§ SHORT EXERCISE
Please repeat all of the listing exactly.

[Records from a data collection]
[Begin]

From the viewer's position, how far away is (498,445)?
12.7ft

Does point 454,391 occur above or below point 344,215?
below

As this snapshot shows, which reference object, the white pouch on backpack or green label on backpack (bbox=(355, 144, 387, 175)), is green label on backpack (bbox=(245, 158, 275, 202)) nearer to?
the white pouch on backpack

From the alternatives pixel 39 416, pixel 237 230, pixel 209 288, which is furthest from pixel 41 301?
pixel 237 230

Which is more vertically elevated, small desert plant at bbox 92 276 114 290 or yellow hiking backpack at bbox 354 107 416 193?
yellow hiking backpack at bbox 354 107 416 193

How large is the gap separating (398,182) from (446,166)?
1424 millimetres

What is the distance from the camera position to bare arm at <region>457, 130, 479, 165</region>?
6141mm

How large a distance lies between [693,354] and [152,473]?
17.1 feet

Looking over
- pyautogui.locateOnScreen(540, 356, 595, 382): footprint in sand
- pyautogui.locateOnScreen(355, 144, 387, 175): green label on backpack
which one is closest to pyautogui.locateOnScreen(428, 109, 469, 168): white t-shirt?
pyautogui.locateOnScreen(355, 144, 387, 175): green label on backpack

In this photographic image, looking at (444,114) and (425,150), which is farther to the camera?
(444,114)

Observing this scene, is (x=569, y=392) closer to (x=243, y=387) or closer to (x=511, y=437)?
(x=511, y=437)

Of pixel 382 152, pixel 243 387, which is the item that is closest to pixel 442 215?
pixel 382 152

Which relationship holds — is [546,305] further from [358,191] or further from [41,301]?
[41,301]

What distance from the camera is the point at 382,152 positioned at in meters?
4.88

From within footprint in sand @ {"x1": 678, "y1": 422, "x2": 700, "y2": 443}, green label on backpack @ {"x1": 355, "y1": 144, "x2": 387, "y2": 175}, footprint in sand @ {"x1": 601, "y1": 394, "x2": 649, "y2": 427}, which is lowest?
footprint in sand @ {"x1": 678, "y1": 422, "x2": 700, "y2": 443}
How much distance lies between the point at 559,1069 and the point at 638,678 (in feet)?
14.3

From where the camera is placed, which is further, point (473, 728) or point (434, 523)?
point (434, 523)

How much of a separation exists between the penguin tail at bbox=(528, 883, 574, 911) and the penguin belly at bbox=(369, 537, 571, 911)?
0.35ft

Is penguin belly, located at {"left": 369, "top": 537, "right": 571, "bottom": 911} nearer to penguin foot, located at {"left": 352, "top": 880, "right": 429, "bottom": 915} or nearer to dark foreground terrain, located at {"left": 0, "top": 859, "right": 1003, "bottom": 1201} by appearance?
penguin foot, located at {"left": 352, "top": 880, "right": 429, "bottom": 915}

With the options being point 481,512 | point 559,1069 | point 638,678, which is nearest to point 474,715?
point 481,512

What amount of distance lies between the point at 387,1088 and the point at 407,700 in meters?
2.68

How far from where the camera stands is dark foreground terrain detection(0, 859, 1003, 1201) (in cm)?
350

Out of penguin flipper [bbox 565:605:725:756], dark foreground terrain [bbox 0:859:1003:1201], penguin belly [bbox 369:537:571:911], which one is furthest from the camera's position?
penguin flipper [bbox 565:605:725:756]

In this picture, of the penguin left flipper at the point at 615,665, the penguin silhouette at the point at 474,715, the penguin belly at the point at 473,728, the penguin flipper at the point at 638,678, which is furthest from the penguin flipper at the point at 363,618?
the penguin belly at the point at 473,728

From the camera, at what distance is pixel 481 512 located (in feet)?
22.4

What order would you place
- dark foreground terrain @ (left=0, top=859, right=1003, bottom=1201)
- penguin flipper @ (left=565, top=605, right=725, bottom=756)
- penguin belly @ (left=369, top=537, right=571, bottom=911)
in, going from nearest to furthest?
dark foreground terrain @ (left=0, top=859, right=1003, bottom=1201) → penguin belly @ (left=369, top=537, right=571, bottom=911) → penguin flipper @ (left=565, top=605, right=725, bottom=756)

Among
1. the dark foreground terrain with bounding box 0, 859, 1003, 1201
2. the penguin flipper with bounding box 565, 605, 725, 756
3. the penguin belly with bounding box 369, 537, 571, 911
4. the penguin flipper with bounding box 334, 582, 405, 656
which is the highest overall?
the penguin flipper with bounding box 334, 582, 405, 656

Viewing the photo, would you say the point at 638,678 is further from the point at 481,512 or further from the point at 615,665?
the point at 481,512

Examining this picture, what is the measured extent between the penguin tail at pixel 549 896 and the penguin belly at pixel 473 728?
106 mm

[End]

§ ANSWER TO THE PROBLEM
From the viewer's position, how far away is (498,445)?
12.7ft

Does point 454,391 occur above or below point 344,215?
below

As this snapshot shows, which reference object, the white pouch on backpack or green label on backpack (bbox=(355, 144, 387, 175)), is green label on backpack (bbox=(245, 158, 275, 202)) nearer to?
the white pouch on backpack

From the alternatives pixel 39 416, pixel 237 230, pixel 209 288, which is furthest from pixel 41 301?
pixel 237 230

Which is more vertically elevated, small desert plant at bbox 92 276 114 290 or yellow hiking backpack at bbox 354 107 416 193?
yellow hiking backpack at bbox 354 107 416 193

How large is the gap separating (398,182) from (446,166)?
1424 millimetres

What is the distance from the camera position to bare arm at <region>457, 130, 479, 165</region>?
6141mm

How large a distance lies between [693,354] and [152,473]?
17.1 feet

Looking over
- pyautogui.locateOnScreen(540, 356, 595, 382): footprint in sand
- pyautogui.locateOnScreen(355, 144, 387, 175): green label on backpack
which one is closest to pyautogui.locateOnScreen(428, 109, 469, 168): white t-shirt?
pyautogui.locateOnScreen(355, 144, 387, 175): green label on backpack

In this photographic image, looking at (444,114) and (425,150), which is farther to the camera?
(444,114)

Observing this scene, is (x=569, y=392) closer to (x=243, y=387) or closer to (x=511, y=437)?
(x=511, y=437)

Of pixel 382 152, pixel 243 387, which is the item that is closest to pixel 442 215?
pixel 382 152

Which relationship holds — is [546,305] further from [358,191] or further from [41,301]?
[41,301]

What distance from the camera is the point at 382,152 positioned at in meters?
4.88

From within footprint in sand @ {"x1": 678, "y1": 422, "x2": 700, "y2": 443}, green label on backpack @ {"x1": 355, "y1": 144, "x2": 387, "y2": 175}, footprint in sand @ {"x1": 601, "y1": 394, "x2": 649, "y2": 427}, which is lowest?
footprint in sand @ {"x1": 678, "y1": 422, "x2": 700, "y2": 443}
How much distance lies between the point at 559,1069 and the point at 638,678 (in feet)?
14.3

From where the camera is placed, which is further, point (473, 728) or point (434, 523)?
point (434, 523)

How much of a separation exists between the penguin tail at bbox=(528, 883, 574, 911) and the penguin belly at bbox=(369, 537, 571, 911)?
0.35ft

Is penguin belly, located at {"left": 369, "top": 537, "right": 571, "bottom": 911} nearer to penguin foot, located at {"left": 352, "top": 880, "right": 429, "bottom": 915} or nearer to dark foreground terrain, located at {"left": 0, "top": 859, "right": 1003, "bottom": 1201} by appearance?
penguin foot, located at {"left": 352, "top": 880, "right": 429, "bottom": 915}

With the options being point 481,512 | point 559,1069 | point 638,678, which is nearest to point 474,715?
point 481,512

What amount of distance lies between the point at 387,1088 and the point at 407,700 in meters?
2.68

How far from where the camera stands is dark foreground terrain detection(0, 859, 1003, 1201) (in cm)?
350

Out of penguin flipper [bbox 565:605:725:756], dark foreground terrain [bbox 0:859:1003:1201], penguin belly [bbox 369:537:571:911], which one is furthest from the camera's position?
penguin flipper [bbox 565:605:725:756]

In this picture, of the penguin left flipper at the point at 615,665, the penguin silhouette at the point at 474,715, the penguin belly at the point at 473,728, the penguin flipper at the point at 638,678, which is furthest from the penguin flipper at the point at 363,618?
the penguin belly at the point at 473,728

From the camera, at what distance is pixel 481 512 located (in feet)?
22.4

What order would you place
- dark foreground terrain @ (left=0, top=859, right=1003, bottom=1201)
- penguin flipper @ (left=565, top=605, right=725, bottom=756)
- penguin belly @ (left=369, top=537, right=571, bottom=911)
in, going from nearest to furthest?
dark foreground terrain @ (left=0, top=859, right=1003, bottom=1201) → penguin belly @ (left=369, top=537, right=571, bottom=911) → penguin flipper @ (left=565, top=605, right=725, bottom=756)

Among
1. the dark foreground terrain with bounding box 0, 859, 1003, 1201
2. the penguin flipper with bounding box 565, 605, 725, 756
3. the penguin belly with bounding box 369, 537, 571, 911
4. the penguin flipper with bounding box 334, 582, 405, 656
which is the highest overall?
the penguin flipper with bounding box 334, 582, 405, 656

Viewing the photo, would you say the point at 638,678 is further from the point at 481,512 or further from the point at 615,665?
the point at 481,512

Examining this picture, what is the measured extent between the penguin tail at pixel 549 896 and the penguin belly at pixel 473 728?
106 mm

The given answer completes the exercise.